Finally, Australasia valued its freedom. At least the Anglo portions of the country who weren't under the Anglo boot. Aborigonies, Maori, Port Moresby, and Fiji had a different view of Australasian "freedom". The stunningly high standard of living, relative peace at home, wide freedoms and social mobility, all of these things are critical motivations for the Anglo part of the Australasian population.

So let us review. The Entente declares war on the Japan-Siam-Transamur alliance to satisfy Canadian economic interests in Asia and Delhian territorial claims. The war goes badly in India, resulting in the surrender of two full Caribbean Federation divisions and the annihilation of an Australasian division. Canada sends only planes.

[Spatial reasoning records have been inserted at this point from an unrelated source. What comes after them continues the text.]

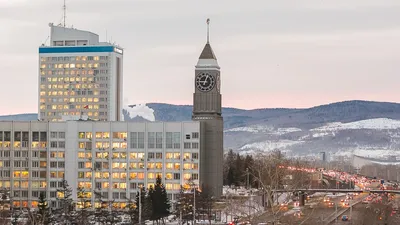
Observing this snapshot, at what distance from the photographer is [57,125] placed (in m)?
173

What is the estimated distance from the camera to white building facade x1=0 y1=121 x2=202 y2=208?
171 meters

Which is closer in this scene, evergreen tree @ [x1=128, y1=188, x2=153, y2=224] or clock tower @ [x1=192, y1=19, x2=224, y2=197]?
evergreen tree @ [x1=128, y1=188, x2=153, y2=224]

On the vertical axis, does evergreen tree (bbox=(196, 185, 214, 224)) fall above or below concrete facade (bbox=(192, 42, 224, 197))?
below

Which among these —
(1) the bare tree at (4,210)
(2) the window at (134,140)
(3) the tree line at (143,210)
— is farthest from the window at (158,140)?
(1) the bare tree at (4,210)

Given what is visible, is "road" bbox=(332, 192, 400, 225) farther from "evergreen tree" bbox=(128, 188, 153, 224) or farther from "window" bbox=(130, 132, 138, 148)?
"window" bbox=(130, 132, 138, 148)

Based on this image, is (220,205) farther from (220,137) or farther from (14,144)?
(14,144)

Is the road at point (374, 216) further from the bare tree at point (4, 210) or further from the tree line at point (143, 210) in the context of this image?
the bare tree at point (4, 210)

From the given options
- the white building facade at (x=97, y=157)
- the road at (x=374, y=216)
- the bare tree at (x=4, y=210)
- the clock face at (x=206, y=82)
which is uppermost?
the clock face at (x=206, y=82)

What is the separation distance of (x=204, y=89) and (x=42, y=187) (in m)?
36.5

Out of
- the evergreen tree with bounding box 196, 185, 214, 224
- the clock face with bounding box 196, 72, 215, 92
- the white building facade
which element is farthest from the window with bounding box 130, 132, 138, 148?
the evergreen tree with bounding box 196, 185, 214, 224

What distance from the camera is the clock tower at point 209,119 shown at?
176 metres

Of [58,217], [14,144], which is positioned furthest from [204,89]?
[58,217]

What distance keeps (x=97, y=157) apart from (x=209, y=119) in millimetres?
22895

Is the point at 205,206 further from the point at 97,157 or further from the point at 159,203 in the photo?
the point at 97,157
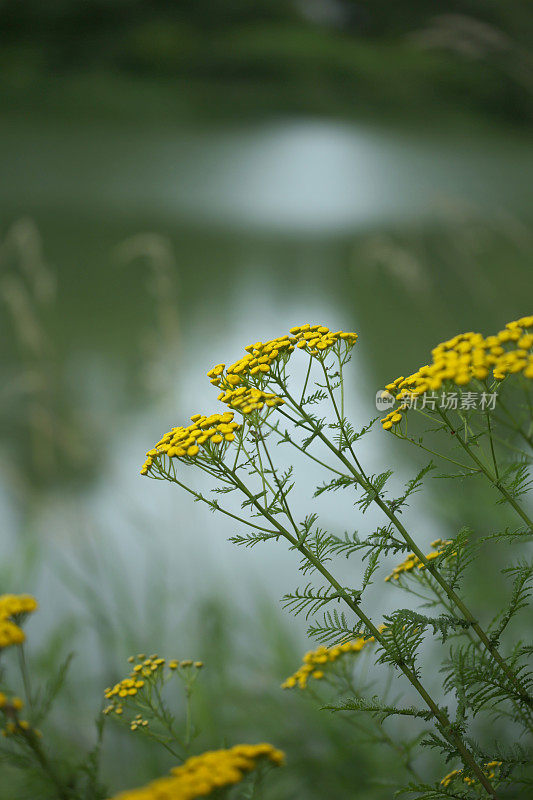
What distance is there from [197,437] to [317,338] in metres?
0.11

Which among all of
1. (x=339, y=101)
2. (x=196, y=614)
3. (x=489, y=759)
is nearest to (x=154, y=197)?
(x=339, y=101)

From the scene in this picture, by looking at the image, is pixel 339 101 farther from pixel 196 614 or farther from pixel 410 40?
pixel 196 614

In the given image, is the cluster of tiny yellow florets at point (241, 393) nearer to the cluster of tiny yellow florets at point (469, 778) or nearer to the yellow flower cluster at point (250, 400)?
the yellow flower cluster at point (250, 400)

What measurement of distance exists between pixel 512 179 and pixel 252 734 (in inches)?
80.9

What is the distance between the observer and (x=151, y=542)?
5.25 ft

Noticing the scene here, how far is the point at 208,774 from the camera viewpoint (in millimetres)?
309

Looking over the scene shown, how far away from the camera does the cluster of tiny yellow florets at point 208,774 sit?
294 millimetres

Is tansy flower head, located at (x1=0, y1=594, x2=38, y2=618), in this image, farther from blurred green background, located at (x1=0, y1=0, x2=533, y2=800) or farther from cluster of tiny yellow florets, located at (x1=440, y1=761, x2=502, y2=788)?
blurred green background, located at (x1=0, y1=0, x2=533, y2=800)

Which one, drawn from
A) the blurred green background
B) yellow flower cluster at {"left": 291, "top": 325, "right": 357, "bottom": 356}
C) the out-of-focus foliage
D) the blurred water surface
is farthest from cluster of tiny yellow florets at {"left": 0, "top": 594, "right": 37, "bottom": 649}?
the out-of-focus foliage

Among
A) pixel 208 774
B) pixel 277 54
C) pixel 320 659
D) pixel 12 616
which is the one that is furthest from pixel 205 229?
pixel 208 774

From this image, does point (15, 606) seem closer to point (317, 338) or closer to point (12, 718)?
point (12, 718)

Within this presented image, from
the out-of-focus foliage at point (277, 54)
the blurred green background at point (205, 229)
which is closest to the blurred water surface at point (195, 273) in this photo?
the blurred green background at point (205, 229)

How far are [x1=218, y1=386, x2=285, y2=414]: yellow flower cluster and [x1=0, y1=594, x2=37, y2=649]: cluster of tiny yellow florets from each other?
158 millimetres

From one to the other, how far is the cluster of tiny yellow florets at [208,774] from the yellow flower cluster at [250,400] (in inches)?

Next, just as the war looks to be entering a phase of naval combat between Entente fleets and Japanese fleets with the prize being control of sea lanes and access to landings on enemy territory, a notoriously brutal Japanese Prime Minister promises total victory by arms rather than speak of a negotiated peace. Canada's King declares the crown does not forget England. And Canada's main fleet has yet to engage any Japanese vessels. Let alone the fear in Canada of Syndicalist invasion forcing the fleet to defend the Atlantic. That doesn't matter to...

The Australasians. Who remember their British roots fondly. But value their freedom and way of life more than anything else. What would happen if another credible power offered to protect that freedom, to defend the home territories, and moreover to demand far less participation in a European war against syndicalism than desperate Canada would?

Australasia would jump at the chance, and with virtually no reservations. So, of course, they do.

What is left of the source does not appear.